Cristian Mungiu’s Graduation is a depiction of moral rot, of a country in such decay that no individual is untouched by its collective corruption and endless moral justifications. It’s a mundane tragedy, filmed in the classic arthouse style that favours long takes, minimal music, and muted emotions. It’s also a hell of a depressing film, undercutting any moments of levity with bitter irony. Fans of Michael Haneke will swoon, as will anyone familiar with Mungiu’s previous work, Beyond the Hills and Palme d’Or winner, 4 Months, 3 Weeks and 2 Days.

At the centre of this remarkable work is Romeo, an outwardly upstanding man who’s well respected and dedicated to his family. Charting his moral disintegration—or rather, witnessing his true characteristics rise to the surface—allows us to understand Mungiu’s thesis about Romania and its people. While Romeo insists that he is a good man, that he would never cheat for his daughter or bribe officials to get what he wants, every consecutive scene puts the lie to Romeo’s initial assessment of himself. For instance, in one of the first scenes, we see him sleeping with a young woman who is not his wife (Lia Bugnar), showing that his dedication to family has limits. Later, we learn that this isn’t the first time he cheated to sidestep the bureaucracy—he avoided military service with similar dealmaking.

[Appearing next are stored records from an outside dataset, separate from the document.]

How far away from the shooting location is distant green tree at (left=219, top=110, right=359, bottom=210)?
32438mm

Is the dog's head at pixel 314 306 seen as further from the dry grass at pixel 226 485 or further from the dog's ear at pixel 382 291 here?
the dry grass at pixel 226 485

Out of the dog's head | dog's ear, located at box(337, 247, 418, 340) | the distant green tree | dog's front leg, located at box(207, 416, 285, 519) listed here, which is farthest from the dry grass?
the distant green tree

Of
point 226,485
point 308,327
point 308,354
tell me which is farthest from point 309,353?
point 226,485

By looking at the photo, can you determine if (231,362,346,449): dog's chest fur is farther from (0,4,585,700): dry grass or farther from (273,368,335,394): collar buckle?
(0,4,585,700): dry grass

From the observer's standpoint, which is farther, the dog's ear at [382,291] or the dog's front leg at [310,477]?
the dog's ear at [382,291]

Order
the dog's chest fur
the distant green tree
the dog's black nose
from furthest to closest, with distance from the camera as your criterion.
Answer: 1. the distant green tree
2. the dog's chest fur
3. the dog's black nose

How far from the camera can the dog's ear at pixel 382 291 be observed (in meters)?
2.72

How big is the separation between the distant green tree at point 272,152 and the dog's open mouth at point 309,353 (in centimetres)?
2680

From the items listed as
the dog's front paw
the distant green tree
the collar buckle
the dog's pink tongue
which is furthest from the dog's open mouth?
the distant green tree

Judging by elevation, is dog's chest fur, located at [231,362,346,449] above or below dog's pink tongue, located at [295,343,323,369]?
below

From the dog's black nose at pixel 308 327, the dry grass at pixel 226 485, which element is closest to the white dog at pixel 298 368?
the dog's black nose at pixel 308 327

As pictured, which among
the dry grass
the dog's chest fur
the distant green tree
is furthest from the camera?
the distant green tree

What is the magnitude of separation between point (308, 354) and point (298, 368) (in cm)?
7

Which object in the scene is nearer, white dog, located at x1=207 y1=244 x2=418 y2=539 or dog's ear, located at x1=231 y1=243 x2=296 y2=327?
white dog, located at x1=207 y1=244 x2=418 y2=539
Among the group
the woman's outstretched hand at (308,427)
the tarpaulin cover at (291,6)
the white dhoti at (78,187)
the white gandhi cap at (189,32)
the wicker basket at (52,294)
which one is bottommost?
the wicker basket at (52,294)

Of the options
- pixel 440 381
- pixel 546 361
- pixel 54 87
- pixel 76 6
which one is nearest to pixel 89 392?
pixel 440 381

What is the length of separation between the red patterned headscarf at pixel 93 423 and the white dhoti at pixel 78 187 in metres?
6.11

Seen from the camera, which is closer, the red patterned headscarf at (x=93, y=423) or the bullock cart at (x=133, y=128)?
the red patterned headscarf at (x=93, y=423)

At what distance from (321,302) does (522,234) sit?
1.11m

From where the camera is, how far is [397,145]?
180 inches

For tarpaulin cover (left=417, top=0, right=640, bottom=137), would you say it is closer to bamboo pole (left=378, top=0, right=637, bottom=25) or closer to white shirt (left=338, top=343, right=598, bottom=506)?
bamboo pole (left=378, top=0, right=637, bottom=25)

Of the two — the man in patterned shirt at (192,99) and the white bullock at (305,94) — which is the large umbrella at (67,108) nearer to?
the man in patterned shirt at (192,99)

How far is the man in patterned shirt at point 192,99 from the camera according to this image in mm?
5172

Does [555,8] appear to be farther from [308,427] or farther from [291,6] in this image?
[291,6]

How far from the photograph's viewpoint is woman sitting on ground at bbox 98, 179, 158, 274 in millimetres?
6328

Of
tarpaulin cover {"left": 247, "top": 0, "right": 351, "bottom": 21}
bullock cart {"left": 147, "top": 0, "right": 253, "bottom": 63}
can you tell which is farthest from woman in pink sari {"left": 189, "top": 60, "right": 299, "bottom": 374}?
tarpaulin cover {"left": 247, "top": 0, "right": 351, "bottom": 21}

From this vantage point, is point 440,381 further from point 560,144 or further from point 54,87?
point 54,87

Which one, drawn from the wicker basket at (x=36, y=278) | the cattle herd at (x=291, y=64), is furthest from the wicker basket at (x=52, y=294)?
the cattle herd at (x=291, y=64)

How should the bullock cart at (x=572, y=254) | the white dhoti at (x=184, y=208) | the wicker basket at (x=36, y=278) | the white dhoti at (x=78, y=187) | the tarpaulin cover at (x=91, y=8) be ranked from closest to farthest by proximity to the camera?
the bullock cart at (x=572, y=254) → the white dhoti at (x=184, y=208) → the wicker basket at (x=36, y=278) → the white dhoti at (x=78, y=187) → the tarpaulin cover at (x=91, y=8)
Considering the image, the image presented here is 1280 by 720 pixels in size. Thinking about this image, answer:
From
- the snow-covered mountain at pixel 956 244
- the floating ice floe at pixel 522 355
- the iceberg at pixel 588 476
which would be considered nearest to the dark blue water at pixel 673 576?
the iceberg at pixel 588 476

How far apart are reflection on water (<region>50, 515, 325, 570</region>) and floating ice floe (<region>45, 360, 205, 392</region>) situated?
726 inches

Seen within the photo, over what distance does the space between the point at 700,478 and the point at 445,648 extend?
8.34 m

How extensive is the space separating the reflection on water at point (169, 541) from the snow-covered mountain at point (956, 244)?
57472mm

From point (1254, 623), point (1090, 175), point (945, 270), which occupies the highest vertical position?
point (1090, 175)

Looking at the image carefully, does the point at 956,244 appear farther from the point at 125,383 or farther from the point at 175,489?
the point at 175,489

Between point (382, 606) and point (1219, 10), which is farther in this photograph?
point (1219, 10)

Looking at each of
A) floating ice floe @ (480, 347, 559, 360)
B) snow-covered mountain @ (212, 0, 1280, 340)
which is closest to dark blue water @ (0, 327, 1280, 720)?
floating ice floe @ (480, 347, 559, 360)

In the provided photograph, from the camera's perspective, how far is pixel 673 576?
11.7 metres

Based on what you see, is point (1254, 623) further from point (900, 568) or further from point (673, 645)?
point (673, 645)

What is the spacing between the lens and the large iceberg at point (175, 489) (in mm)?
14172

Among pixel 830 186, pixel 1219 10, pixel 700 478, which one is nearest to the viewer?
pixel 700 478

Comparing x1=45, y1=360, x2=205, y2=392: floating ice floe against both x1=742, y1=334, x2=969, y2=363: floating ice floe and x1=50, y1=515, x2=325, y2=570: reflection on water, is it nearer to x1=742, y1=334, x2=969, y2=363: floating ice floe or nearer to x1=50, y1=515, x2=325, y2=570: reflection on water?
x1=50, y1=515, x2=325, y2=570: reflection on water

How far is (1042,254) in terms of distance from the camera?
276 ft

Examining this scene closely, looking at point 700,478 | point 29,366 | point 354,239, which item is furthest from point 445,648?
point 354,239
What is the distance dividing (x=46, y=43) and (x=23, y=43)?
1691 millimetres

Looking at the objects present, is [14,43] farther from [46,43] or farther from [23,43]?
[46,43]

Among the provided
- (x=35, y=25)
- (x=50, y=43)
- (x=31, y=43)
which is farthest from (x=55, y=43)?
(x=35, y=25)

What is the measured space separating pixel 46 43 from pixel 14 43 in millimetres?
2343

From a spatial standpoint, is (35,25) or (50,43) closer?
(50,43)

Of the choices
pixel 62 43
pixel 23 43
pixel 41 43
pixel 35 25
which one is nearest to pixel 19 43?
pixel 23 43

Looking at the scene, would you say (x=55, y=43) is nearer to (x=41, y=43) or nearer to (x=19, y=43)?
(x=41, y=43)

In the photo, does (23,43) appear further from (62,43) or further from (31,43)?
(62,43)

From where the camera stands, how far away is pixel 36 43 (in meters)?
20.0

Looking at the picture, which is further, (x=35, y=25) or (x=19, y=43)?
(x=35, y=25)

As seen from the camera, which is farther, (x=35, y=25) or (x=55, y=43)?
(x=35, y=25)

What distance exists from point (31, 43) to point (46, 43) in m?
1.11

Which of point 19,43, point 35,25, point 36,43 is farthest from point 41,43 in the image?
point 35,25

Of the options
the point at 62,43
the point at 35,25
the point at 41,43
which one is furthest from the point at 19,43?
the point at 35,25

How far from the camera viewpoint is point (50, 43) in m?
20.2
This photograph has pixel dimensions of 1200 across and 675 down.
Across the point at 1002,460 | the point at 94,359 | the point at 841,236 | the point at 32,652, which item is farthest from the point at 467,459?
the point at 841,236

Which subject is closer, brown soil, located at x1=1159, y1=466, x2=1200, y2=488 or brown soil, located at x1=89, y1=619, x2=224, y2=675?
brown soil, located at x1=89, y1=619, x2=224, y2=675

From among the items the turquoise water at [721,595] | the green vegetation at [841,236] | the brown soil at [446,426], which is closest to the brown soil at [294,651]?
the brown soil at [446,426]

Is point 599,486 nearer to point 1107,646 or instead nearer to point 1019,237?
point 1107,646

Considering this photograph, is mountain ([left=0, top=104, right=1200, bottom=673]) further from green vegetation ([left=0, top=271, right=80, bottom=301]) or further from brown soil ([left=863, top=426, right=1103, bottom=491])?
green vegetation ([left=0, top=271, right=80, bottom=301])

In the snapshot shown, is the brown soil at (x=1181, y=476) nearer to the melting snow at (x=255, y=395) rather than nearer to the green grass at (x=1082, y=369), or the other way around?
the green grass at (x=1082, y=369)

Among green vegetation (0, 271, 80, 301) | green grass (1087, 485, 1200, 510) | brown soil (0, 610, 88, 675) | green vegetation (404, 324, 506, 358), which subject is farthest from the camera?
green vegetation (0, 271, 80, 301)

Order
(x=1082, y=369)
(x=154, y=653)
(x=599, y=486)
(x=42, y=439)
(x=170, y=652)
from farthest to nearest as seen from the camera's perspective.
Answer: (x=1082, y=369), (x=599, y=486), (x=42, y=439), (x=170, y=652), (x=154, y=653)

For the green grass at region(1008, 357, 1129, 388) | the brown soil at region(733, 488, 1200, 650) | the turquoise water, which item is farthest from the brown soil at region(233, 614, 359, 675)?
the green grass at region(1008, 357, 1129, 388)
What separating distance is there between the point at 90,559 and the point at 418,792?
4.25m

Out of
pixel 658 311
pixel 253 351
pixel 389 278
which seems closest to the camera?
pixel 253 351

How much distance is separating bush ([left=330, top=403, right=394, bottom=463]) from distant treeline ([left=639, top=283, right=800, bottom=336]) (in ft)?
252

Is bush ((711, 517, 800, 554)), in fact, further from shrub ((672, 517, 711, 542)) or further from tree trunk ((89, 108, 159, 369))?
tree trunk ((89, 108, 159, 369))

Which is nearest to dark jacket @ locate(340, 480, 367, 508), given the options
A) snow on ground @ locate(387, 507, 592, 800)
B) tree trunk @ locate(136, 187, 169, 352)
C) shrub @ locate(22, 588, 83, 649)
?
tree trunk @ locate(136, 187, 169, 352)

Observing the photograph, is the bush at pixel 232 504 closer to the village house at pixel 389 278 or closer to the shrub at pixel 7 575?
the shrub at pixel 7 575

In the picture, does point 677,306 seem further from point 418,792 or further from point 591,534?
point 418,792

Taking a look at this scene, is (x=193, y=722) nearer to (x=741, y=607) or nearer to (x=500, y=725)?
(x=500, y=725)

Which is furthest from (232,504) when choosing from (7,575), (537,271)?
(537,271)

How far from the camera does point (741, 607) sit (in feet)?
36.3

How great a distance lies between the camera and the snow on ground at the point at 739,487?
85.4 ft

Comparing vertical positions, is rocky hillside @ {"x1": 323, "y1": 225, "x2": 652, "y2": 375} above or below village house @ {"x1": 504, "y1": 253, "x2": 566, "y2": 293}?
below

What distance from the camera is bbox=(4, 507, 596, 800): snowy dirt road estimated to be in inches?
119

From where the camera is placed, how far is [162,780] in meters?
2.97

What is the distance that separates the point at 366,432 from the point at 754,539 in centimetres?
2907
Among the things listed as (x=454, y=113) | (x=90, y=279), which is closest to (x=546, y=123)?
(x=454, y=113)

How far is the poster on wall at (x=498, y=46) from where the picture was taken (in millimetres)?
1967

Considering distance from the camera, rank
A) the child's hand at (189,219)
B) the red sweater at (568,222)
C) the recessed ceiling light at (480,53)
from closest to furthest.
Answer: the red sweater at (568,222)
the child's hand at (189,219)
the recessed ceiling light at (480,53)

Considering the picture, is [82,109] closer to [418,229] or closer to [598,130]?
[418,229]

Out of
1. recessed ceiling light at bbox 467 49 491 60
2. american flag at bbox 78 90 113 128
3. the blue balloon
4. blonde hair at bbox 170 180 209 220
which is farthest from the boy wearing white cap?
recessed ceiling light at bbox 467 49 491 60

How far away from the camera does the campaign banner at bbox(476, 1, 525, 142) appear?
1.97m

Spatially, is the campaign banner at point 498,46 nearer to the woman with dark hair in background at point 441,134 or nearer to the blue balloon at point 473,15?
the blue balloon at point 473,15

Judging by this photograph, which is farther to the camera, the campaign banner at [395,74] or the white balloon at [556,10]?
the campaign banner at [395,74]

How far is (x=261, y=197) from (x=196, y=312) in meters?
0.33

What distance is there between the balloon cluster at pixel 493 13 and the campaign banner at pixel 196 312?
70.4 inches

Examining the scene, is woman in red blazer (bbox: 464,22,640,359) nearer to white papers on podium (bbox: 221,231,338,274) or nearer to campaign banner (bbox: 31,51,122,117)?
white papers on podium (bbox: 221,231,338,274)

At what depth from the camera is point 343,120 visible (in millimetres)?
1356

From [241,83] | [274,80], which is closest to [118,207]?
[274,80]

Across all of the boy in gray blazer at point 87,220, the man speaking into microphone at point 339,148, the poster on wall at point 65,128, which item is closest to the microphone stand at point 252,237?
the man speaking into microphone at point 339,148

At every turn, Mungiu dismantles Romeo’s facade, laying bare his compromised morality and self-righteousness. We’re made to understand the ways in which Romeo represents his nation, but that Mungiu never turns the character into a simple allegory for the nation is a wonder. Romeo is often reprehensible, but he’s achingly human. If presented the same situation, it’s unlikely any of us would fare better than he does.

Graduation is a difficult film, similar to Asghar Farhadi’s The Salesman in its combination of perceptive psychology and moral inquiry. It presents a moral question that has no proper solution, essentially showing how disconnection and sin can rot human relationships and aspirations. Its mundane visual style doesn’t allow us release in any moment. It’s almost repressive in its framing, using the anamorphic aspect ratio to isolate Romeo in the centre of the frame and trap the viewer in his poisonous sphere.

While many viewers will likely find Graduation overly toxic in its depiction of society, it offers an essential look at the ways people lie about themselves and conjure justifications for situations with no possibly ethical outcome.

8 out of 10

Graduation (2016, Romania/France/Belgium)

Written and directed by Cristian Mungiu; starring Adrian Titieni, Maria-Victoria Dragus, Lia Bugnar, Malina Manovici, Vlad Ivanov.